# Reading passage
§ §

[Date Prev][Date Next][Thread Prev][Thread Next][Date Index][Thread Index]

RE: [ISSForum] Tivoli introduced into RS environment...overflowin g console and db



Title: RE: [ISSForum] Tivoli introduced into RS environment...overflowing console and db

Call ISS and ascertain if you can rewrite the event to exclude logins occurring from the Tivoli server IP.  Or see if they can rewrite the event to exclude the Tivoli Username.

Derek

-----Original Message-----
From: Calvin Tait [mailto:reiver2002@xxxxxxxxxxx]
Sent: Thursday, January 22, 2004 8:31 PM
To: issforum@xxxxxxx
Subject: [ISSForum] Tivoli introduced into RS environment...overflowing console and db

Hello,
I've been running Real Secure Server Sensors on all our servers for a few
years.  Yesterday, a separate tool, Tivoli, was turned up in the
environment.  Tivoli requires a W2K server administrator account to run.
The Tivoli agent logs in 6 times locally every 2 minutes to kick off
programs.  Each login triggers two alerts:

1. User login with admin privileges
2. User logon with special admin privileges

These two alerts pop up for every sensor * 6 * # of servers in each farm.

§ §

Collected data entries:
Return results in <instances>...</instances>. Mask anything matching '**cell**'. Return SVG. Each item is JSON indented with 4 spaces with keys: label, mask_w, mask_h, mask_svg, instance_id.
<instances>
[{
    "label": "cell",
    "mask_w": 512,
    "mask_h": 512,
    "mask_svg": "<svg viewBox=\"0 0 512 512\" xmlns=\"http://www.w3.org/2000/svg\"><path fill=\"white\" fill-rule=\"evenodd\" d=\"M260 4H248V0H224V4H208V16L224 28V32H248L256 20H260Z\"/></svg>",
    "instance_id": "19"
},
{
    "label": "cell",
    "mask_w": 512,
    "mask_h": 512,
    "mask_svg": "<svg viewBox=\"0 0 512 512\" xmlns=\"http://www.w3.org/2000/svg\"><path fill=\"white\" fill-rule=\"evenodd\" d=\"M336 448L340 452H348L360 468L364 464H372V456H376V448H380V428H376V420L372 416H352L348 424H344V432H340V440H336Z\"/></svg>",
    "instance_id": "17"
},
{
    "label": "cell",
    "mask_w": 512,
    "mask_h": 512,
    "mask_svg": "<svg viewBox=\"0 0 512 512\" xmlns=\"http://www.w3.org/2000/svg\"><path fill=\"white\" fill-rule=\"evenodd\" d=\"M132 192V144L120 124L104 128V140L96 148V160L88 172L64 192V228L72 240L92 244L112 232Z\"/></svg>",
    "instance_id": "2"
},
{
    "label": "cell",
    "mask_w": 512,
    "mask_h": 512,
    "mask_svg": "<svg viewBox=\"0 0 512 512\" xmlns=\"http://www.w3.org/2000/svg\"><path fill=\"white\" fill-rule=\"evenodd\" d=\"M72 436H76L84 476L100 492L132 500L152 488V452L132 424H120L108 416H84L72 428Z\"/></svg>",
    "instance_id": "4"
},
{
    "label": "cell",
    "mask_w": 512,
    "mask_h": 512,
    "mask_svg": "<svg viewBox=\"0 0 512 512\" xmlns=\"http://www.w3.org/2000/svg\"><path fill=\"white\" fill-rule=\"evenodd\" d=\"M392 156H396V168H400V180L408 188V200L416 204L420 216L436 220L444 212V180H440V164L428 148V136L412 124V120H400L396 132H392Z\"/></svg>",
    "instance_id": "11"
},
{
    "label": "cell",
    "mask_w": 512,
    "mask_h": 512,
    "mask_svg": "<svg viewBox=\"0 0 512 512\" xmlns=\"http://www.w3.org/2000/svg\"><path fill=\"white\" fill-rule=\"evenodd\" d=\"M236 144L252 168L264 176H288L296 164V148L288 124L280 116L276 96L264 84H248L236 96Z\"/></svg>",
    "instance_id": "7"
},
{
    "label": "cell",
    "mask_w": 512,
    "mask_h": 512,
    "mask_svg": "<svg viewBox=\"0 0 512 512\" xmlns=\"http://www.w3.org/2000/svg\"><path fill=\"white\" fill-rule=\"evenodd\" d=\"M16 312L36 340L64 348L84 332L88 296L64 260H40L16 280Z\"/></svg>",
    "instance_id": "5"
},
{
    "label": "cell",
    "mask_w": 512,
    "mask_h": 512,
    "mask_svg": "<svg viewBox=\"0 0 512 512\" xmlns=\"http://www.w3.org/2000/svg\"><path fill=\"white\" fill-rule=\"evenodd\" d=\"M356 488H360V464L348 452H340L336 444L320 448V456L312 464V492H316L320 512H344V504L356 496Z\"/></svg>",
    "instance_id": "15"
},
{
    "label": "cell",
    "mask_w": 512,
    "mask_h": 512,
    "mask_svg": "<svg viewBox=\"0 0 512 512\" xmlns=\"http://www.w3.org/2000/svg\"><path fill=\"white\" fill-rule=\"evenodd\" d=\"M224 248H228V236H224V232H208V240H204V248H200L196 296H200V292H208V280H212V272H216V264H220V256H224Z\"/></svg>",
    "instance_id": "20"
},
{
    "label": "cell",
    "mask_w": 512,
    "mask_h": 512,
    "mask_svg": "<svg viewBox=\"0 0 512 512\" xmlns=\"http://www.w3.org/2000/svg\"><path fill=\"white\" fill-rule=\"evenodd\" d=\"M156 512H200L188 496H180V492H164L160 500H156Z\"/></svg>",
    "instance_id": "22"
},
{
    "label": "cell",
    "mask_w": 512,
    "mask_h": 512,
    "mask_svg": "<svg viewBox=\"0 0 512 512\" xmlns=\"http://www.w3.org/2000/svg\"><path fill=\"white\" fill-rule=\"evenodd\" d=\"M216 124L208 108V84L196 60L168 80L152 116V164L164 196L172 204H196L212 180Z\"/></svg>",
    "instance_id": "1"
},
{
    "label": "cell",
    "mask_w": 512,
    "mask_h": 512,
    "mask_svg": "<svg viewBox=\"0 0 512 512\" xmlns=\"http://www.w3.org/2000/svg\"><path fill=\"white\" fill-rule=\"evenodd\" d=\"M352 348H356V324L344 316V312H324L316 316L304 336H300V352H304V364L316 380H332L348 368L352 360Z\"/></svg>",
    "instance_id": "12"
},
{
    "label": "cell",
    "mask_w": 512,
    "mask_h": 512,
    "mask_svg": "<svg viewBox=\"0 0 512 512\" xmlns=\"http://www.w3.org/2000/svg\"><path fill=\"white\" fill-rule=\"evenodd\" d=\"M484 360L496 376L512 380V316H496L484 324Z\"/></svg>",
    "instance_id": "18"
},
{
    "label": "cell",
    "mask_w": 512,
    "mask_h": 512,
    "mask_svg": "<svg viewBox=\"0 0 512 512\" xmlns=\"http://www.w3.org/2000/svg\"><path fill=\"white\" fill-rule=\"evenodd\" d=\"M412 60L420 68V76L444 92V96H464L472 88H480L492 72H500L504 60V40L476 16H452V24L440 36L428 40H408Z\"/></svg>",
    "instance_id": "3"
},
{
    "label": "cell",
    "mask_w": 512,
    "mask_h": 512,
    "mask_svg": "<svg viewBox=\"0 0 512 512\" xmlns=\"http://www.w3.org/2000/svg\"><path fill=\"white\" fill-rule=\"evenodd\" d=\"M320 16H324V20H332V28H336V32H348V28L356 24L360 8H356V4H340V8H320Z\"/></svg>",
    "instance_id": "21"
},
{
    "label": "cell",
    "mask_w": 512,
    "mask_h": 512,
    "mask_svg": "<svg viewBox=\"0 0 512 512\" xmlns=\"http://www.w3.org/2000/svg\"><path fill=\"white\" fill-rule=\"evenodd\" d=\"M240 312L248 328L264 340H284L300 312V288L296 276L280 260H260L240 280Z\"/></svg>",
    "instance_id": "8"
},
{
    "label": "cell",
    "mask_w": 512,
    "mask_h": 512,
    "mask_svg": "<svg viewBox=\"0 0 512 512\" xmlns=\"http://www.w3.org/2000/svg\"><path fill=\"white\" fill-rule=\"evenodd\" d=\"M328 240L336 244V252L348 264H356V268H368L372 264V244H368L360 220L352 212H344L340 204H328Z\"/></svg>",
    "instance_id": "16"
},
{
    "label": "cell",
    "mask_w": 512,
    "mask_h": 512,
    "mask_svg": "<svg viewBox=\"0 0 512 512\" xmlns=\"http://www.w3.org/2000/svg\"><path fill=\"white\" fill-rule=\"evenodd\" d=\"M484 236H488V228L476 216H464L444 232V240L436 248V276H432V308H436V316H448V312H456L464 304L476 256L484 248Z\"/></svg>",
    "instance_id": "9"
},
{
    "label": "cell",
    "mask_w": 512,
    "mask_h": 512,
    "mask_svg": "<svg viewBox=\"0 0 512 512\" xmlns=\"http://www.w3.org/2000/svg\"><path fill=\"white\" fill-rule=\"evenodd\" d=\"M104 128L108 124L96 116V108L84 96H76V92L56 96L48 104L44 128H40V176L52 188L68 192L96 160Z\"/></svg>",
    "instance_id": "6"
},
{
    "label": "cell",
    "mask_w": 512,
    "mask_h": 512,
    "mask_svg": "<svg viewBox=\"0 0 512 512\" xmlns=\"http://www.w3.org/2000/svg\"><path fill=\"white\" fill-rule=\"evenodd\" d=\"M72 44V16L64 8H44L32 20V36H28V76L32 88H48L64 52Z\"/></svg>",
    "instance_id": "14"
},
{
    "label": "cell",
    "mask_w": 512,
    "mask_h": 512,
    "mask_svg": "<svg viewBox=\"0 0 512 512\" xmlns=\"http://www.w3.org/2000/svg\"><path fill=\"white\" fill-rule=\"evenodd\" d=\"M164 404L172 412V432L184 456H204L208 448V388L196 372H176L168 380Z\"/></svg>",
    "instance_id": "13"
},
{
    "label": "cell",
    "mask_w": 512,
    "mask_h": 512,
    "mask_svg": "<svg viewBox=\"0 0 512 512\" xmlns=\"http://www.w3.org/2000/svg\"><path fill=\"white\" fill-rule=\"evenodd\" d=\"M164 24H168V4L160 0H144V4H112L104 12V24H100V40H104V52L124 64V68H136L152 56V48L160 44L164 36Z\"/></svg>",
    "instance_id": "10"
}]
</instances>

§ §

# Required actions
**a.** According to the forum thread, how often does the Tivoli agent log in locally?
**b.** List the header field names that appear in the quoted original message of the forum thread.

# Answers for the tasks
**a.** Six times every two minutes.

**b.** From, Sent, To, Subject